Sinopsis NovelÂ
Reihan tidak pernah membayangkan bahwa secarik ijazah yang dulu disambut sorak sorai keluarga kini hanya menjadi benda mati yang tak punya daya di meja ruang tamu. Ia lulus dengan predikat baik, nilai memuaskan, dan CV penuh pengalaman organisasi. Tapi setiap pagi yang ia buka dengan semangat selalu ditutup dengan bunyi notifikasi email yang menolak pelan-pelan, seperti sindiran halus dari sistem yang tak peduli berapa besar usaha yang sudah ia lakukan.
Awalnya ia sabar. Katanya, rejeki butuh waktu.

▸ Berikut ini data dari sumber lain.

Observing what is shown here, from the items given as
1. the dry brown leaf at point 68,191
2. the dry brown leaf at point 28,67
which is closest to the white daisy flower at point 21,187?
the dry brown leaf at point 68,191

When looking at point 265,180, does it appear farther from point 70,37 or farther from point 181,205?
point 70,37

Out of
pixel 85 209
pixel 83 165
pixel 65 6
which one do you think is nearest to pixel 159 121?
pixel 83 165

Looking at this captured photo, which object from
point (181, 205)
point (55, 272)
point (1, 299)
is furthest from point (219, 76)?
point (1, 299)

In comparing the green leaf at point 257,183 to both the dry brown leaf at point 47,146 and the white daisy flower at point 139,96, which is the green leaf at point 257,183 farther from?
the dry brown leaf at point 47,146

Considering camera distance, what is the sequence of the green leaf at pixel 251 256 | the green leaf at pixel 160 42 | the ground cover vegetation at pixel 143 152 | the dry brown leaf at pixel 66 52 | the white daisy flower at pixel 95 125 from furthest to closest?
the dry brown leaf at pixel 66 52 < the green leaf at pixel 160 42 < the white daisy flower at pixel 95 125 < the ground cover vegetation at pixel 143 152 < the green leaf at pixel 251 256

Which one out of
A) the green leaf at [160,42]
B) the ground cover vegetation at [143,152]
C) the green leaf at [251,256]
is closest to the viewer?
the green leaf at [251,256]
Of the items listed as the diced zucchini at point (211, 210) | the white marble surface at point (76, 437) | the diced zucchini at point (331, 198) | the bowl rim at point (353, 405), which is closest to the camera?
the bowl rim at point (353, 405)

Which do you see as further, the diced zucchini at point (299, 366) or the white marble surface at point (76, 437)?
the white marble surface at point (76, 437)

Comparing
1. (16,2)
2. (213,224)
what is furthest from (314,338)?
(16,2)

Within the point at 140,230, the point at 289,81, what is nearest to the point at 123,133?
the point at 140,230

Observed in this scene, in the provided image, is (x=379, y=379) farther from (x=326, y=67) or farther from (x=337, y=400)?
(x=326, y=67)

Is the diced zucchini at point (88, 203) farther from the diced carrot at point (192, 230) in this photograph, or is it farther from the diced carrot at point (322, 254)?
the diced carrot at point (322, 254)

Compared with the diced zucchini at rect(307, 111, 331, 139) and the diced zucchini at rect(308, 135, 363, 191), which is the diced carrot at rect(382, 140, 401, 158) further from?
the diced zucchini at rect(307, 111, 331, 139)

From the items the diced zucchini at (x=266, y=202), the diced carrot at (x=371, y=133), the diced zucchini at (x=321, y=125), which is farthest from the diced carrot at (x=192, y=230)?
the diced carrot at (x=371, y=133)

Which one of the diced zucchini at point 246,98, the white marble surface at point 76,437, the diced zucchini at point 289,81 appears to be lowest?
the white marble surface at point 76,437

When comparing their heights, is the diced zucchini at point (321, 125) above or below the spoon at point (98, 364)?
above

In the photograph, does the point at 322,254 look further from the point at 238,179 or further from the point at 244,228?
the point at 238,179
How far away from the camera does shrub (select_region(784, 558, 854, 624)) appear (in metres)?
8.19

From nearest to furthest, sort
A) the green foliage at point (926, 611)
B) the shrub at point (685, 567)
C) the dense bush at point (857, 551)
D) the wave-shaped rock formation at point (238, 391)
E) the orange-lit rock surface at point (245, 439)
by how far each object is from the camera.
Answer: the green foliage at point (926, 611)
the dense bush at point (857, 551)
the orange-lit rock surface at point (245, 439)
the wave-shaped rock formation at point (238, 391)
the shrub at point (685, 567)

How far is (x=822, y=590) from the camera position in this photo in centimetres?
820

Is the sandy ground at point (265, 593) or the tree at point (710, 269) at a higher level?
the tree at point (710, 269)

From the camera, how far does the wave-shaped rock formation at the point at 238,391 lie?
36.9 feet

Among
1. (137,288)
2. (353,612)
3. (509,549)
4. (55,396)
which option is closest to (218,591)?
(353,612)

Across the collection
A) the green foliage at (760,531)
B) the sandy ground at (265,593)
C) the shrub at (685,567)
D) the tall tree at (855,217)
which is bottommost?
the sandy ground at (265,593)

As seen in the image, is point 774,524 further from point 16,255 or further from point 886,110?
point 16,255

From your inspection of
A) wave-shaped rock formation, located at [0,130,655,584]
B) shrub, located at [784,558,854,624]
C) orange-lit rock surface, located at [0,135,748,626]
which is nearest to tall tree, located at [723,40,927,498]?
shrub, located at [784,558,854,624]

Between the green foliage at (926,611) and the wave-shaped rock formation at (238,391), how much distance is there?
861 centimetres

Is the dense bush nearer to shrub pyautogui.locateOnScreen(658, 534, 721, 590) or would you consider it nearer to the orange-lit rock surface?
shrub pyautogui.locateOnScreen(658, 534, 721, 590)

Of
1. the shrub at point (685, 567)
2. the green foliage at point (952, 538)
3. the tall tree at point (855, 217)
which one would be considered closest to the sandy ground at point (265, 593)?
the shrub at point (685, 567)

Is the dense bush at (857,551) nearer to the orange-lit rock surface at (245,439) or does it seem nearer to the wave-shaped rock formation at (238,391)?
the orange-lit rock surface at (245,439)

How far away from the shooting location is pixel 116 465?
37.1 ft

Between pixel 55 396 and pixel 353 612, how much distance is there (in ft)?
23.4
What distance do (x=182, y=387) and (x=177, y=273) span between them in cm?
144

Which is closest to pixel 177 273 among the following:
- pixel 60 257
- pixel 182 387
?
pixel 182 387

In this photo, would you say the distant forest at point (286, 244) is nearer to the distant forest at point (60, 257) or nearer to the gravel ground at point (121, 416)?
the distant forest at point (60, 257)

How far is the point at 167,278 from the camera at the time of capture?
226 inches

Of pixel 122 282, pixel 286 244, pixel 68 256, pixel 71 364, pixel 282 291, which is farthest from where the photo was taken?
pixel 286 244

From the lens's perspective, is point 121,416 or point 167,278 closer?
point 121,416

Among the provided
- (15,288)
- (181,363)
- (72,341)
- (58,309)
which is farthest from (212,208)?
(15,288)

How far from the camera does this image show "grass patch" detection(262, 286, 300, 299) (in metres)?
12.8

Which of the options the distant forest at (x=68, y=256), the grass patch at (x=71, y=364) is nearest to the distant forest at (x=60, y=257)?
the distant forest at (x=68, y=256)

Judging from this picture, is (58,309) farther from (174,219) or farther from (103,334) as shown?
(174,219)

Tapi waktu berjalan lambat, sementara kekecewaan datang cepat. Ayahnya tak lagi bicara banyak. Tak ada marah, hanya diam---dan di situlah Reihan merasa paling gagal. Sebab tak ada yang lebih menusuk daripada ayah yang tak lagi punya kata-kata untuk anak lelakinya. Ia mulai menimbang: mungkin ini bukan soal usaha, mungkin memang tidak ada tempat untuk orang sepertinya di negeri ini.
Di hari-hari ketika semangat sudah seperti api kecil yang kehabisan udara, Reihan mencari jalan lain. Ia mengirim lamaran ke mana saja: magang, freelance, bahkan lowongan yang tulisannya penuh janji palsu. Ia pernah datang ke wawancara kerja yang ternyata hanya seminar motivasi berbayar. Pernah juga "magang" di startup yang tak jelas, disuruh datang tiap hari tapi tidak dibayar. Dunia kerja tampak seperti pasar yang hanya menjual harapan, bukan kesempatan.
Lalu datang reuni. Momen di mana teman-temannya terlihat begitu berhasil, begitu mapan, begitu bahagia dengan pekerjaan dan pasangan. Reihan berdiri di tengah mereka dengan senyum plastik, cerita palsu, dan jaket murah yang terlihat mewah hanya karena pencahayaan kafe yang temaram. Malam itu, ia sadar: semua orang sedang berlari, dan ia masih berdiri di garis start, sambil pura-pura tak kelelahan.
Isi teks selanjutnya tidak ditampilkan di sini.